REQUIREMENT 1:
Answer these questions using the letter excerpt:
(a) What date appears on the letter?
(b) How many emails does the letter say the office received?
(c) What does the letter ask the judge to give serious consideration to?
REQUIREMENT 2:
Reproduce the letter excerpt between "The result was" and "end her life.", inclusive, without changing any words.

DOCUMENT EXTRACT below:

The result was a letter from Governor Bush:

August 26, 2003

Dear Judge Greer:

I appreciate the challenging legal and ethical issues before you in the case of Terri Schiavo . . . Our system of government has committed these decisions to the judicial branch, and we must respect that process . . .
I normally would not address a letter to a judge in a pending legal proceeding. However, my office has received over 27,000 emails reflecting understandable concern for the well being of Terri Schiavo . . . I feel compelled to write in the hopes that you will give serious consideration to re-appointment of a guardian ad litem for Mrs. Schiavo before permitting the removal of her feeding tube or other actions calculated to end her life.

This case represents the disturbing result of a severe family disagreement in extremely trying circumstances. Emotions are high, accusations abound, and at the heart of this public and private maelstrom is a young woman incapable of speaking for herself.

End of DOCUMENT EXTRACT.
MATERIAL PROVIDED below:

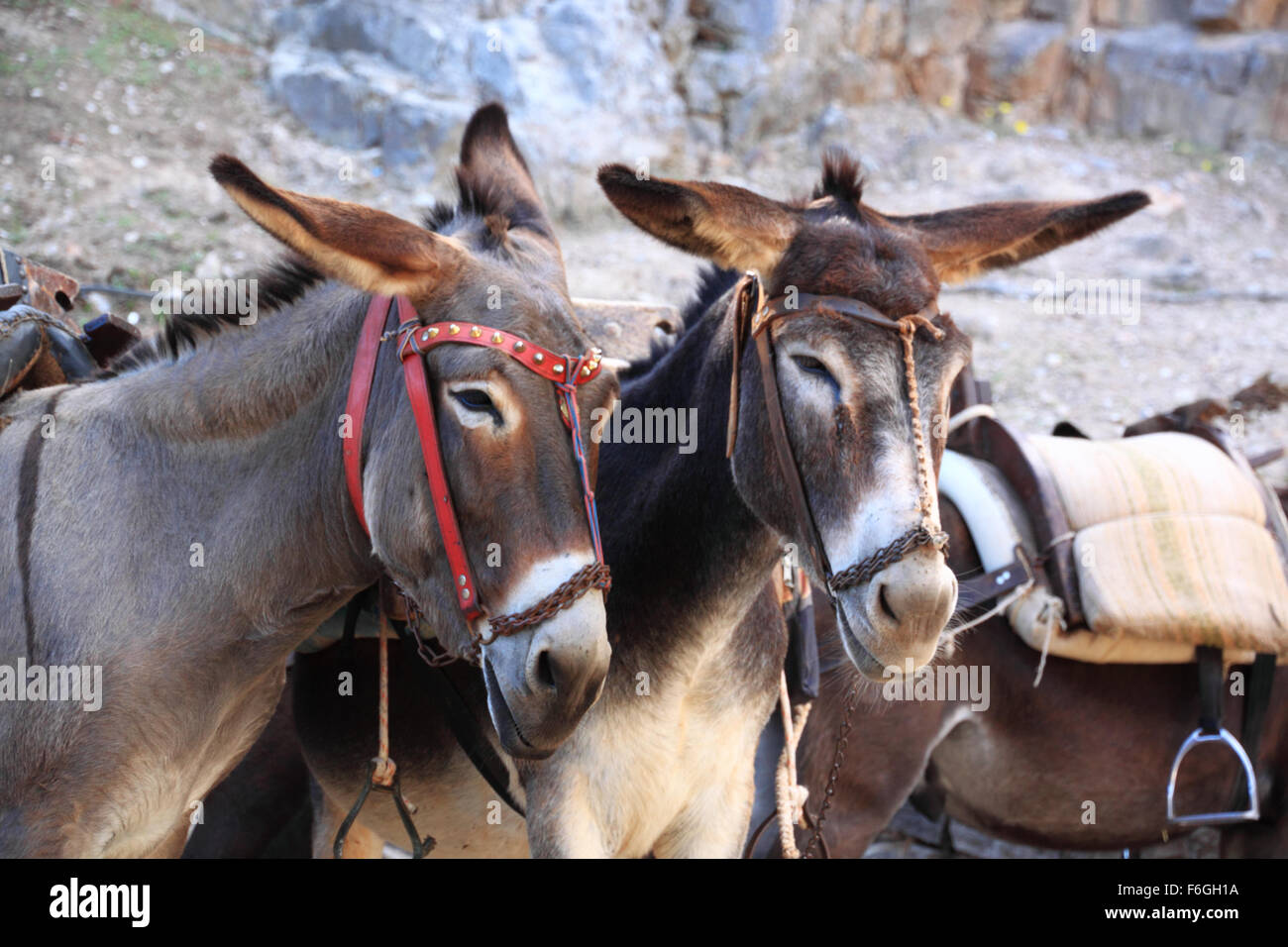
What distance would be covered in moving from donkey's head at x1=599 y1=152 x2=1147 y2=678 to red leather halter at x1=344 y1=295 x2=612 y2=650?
409 mm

End of MATERIAL PROVIDED.

RESPONSE BOX 1:
(a) August 26, 2003
(b) Over 27,000
(c) Re-appointment of a guardian ad litem for Mrs. Schiavo before permitting the removal of her feeding tube or other actions calculated to end her life

RESPONSE BOX 2:
The result was a letter from Governor Bush:

August 26, 2003

Dear Judge Greer:

I appreciate the challenging legal and ethical issues before you in the case of Terri Schiavo . . . Our system of government has committed these decisions to the judicial branch, and we must respect that process . . .
I normally would not address a letter to a judge in a pending legal proceeding. However, my office has received over 27,000 emails reflecting understandable concern for the well being of Terri Schiavo . . . I feel compelled to write in the hopes that you will give serious consideration to re-appointment of a guardian ad litem for Mrs. Schiavo before permitting the removal of her feeding tube or other actions calculated to end her life.